■ SHORT TASK: Rewrite the part of the records that opens with the line containing "Which amongst" and closes with the line containing "[801,487], [1253,627], [198,855]", replacing "viewpoint" with "observer" and leaving everything else unchanged.

Records from a spatial question set
'''
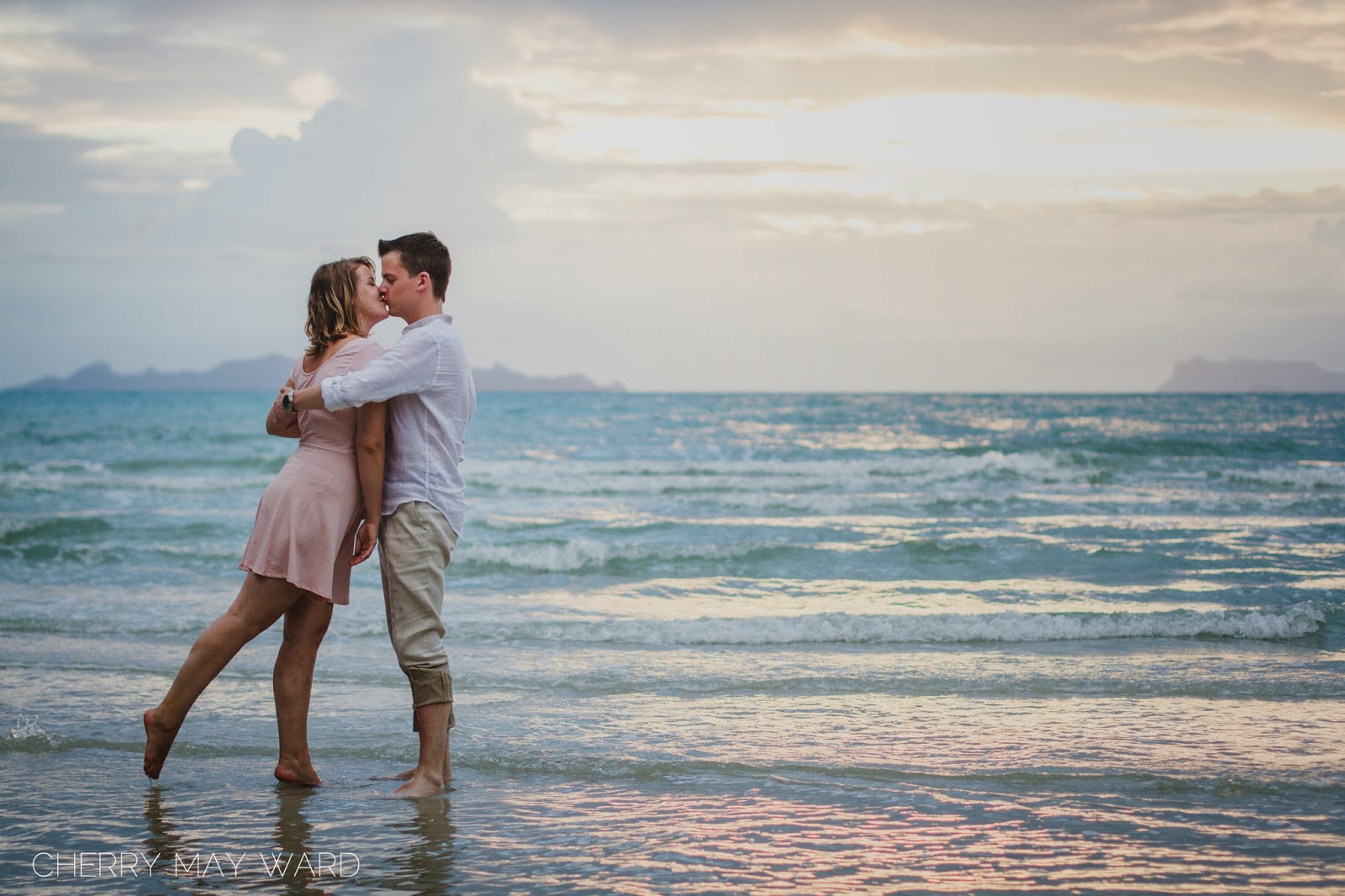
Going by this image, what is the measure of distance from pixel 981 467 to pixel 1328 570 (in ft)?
43.4

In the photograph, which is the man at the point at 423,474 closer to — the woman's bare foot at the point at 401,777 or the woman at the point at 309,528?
the woman at the point at 309,528

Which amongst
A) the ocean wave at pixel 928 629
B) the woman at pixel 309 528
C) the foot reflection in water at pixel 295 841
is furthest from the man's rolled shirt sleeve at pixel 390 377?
the ocean wave at pixel 928 629

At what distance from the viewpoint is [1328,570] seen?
10.4 metres

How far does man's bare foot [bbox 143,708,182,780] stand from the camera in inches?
157

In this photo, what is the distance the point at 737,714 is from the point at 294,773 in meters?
2.14

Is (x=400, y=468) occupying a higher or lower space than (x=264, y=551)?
higher

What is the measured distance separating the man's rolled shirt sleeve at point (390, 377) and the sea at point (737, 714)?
1.50 meters

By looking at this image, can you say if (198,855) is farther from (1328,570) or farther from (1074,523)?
(1074,523)

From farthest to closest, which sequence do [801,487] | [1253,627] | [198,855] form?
[801,487], [1253,627], [198,855]

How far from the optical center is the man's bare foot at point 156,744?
157 inches

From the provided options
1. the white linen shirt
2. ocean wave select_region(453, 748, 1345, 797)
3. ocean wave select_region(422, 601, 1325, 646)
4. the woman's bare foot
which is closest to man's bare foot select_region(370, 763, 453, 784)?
the woman's bare foot

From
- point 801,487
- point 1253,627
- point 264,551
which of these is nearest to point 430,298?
point 264,551

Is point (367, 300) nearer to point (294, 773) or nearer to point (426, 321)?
point (426, 321)

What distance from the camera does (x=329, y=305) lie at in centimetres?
395
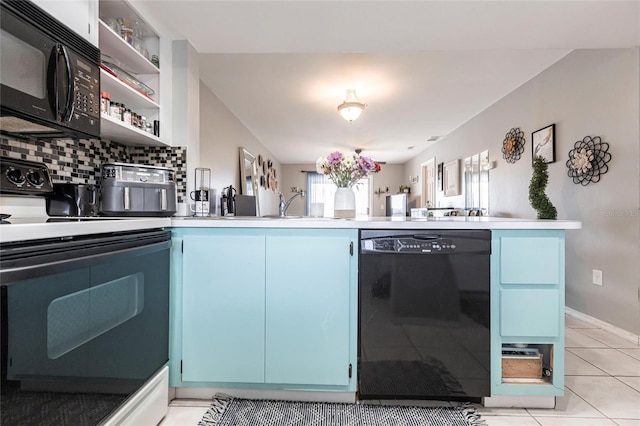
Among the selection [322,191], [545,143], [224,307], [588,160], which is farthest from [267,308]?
[322,191]

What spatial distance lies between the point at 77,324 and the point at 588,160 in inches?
137

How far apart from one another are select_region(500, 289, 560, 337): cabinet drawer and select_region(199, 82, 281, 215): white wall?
241cm

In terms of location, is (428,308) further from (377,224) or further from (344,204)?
(344,204)

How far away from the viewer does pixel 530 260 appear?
1.39 m

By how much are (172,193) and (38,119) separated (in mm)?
741

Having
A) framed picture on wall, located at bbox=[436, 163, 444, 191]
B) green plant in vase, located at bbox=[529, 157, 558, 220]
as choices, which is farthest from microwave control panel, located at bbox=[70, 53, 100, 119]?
framed picture on wall, located at bbox=[436, 163, 444, 191]

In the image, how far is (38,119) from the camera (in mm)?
1023

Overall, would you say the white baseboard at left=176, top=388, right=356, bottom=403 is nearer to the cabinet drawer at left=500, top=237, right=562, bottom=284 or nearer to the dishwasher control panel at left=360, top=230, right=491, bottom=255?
the dishwasher control panel at left=360, top=230, right=491, bottom=255

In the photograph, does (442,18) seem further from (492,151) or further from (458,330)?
(492,151)

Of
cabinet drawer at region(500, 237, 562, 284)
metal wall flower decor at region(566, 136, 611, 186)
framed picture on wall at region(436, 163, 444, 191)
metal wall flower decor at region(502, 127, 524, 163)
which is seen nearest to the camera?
cabinet drawer at region(500, 237, 562, 284)

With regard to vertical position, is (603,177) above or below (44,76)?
below

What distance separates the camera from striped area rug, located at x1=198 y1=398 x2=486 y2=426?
1365 millimetres

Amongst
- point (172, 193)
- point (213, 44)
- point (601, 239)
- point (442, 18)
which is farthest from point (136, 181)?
point (601, 239)

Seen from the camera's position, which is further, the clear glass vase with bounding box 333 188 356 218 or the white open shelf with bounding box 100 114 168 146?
the clear glass vase with bounding box 333 188 356 218
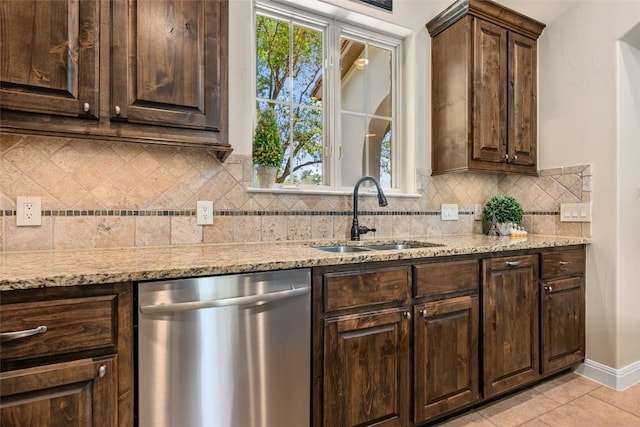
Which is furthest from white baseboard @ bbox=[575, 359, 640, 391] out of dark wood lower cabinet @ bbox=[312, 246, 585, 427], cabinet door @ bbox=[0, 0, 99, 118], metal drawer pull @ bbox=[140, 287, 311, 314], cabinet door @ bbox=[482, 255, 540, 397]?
cabinet door @ bbox=[0, 0, 99, 118]

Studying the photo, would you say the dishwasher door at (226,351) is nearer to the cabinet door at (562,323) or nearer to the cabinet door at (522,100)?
the cabinet door at (562,323)

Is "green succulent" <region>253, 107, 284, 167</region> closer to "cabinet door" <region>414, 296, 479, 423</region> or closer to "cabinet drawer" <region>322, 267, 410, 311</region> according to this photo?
"cabinet drawer" <region>322, 267, 410, 311</region>

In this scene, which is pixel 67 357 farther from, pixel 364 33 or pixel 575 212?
pixel 575 212

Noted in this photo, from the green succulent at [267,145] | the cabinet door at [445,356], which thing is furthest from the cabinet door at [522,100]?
the green succulent at [267,145]

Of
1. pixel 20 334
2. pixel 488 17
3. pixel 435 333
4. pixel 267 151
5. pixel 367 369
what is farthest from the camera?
pixel 488 17

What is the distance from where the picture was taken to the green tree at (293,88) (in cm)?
219

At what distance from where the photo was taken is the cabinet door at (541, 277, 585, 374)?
2168mm

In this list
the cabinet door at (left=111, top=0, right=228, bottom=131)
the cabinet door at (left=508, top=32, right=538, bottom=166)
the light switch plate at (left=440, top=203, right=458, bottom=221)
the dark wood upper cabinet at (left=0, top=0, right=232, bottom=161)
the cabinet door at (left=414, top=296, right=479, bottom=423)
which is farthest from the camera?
the light switch plate at (left=440, top=203, right=458, bottom=221)

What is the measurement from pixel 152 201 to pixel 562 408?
8.37 feet

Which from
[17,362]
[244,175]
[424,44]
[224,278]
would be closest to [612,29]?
[424,44]

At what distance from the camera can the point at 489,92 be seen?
238 cm

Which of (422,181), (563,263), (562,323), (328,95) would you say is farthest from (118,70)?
(562,323)

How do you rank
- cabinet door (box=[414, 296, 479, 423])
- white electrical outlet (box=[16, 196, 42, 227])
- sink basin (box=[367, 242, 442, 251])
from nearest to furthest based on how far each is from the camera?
1. white electrical outlet (box=[16, 196, 42, 227])
2. cabinet door (box=[414, 296, 479, 423])
3. sink basin (box=[367, 242, 442, 251])

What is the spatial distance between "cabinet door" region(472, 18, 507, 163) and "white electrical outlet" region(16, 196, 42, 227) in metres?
2.44
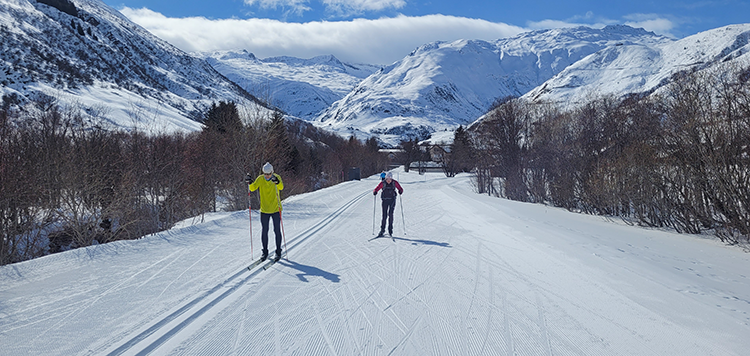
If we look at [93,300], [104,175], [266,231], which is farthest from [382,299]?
[104,175]

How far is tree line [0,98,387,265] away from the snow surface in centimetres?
489

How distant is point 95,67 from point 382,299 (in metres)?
143

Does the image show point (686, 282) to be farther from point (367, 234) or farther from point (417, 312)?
point (367, 234)

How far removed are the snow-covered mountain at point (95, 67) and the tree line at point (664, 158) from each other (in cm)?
5160

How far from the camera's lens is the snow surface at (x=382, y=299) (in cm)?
434

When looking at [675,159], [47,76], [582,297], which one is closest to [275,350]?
[582,297]

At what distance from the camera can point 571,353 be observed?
4.19 m

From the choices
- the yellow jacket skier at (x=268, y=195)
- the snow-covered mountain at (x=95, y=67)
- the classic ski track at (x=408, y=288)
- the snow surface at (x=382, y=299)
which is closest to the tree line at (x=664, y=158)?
the snow surface at (x=382, y=299)

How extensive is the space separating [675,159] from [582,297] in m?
9.34

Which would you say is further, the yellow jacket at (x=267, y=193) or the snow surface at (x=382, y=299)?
the yellow jacket at (x=267, y=193)

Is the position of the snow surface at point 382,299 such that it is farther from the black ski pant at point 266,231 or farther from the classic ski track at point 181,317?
the black ski pant at point 266,231

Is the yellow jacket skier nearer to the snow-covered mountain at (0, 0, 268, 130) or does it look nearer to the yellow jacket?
the yellow jacket

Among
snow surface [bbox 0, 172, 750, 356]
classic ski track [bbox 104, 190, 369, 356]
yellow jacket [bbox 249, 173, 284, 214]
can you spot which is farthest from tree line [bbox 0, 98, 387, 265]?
classic ski track [bbox 104, 190, 369, 356]

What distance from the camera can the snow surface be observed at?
14.2 feet
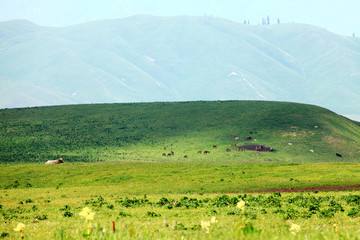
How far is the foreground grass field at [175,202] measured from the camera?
16616 mm

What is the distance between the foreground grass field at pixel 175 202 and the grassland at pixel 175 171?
0.42ft

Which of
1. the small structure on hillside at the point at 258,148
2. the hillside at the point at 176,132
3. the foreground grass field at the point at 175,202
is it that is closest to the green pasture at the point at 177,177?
the foreground grass field at the point at 175,202

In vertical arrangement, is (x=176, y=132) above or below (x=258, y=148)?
above

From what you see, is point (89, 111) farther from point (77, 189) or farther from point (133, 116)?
point (77, 189)

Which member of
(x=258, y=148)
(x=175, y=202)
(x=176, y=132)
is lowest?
(x=258, y=148)

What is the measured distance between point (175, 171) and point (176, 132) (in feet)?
191

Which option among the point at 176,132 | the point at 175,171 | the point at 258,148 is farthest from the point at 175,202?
the point at 176,132

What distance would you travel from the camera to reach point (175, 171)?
7169 cm

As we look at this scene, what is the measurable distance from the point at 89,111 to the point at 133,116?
17.4m

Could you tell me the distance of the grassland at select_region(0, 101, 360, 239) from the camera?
23812 mm

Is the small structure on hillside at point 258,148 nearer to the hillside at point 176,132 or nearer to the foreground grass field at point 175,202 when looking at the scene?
the hillside at point 176,132

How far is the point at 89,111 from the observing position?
15500 centimetres

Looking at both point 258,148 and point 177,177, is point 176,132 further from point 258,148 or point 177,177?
point 177,177

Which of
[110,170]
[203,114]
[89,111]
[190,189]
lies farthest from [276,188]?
[89,111]
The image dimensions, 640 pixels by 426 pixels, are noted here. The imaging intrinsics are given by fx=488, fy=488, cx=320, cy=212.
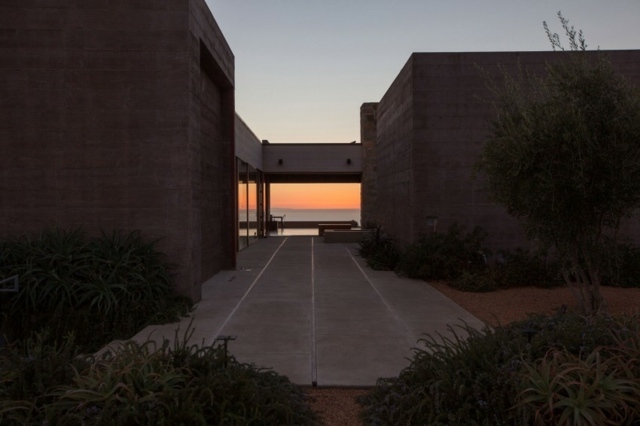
'''
■ FINISHED TASK:
Which amongst
A) the ocean wave at pixel 928 629
B) the woman at pixel 309 528
C) the foot reflection in water at pixel 295 841
is furthest from the man's rolled shirt sleeve at pixel 390 377?
the ocean wave at pixel 928 629

At what distance from the observer is [1328,570] seen?
10.4 metres

How far does man's bare foot [bbox 143,708,182,780] stand from the camera in inches?
157

In this photo, what is the distance the point at 737,714 is from the point at 294,773 in meters?
2.14

Is (x=400, y=468) occupying a higher or lower space than (x=264, y=551)?
higher

What is the measured distance separating the man's rolled shirt sleeve at point (390, 377) and the sea at point (737, 714)?
1.50 meters

By looking at this image, can you say if (198,855) is farther from (1328,570) or farther from (1074,523)?
(1074,523)

From farthest to closest, which sequence do [801,487] | [1253,627] | [198,855] form?
[801,487], [1253,627], [198,855]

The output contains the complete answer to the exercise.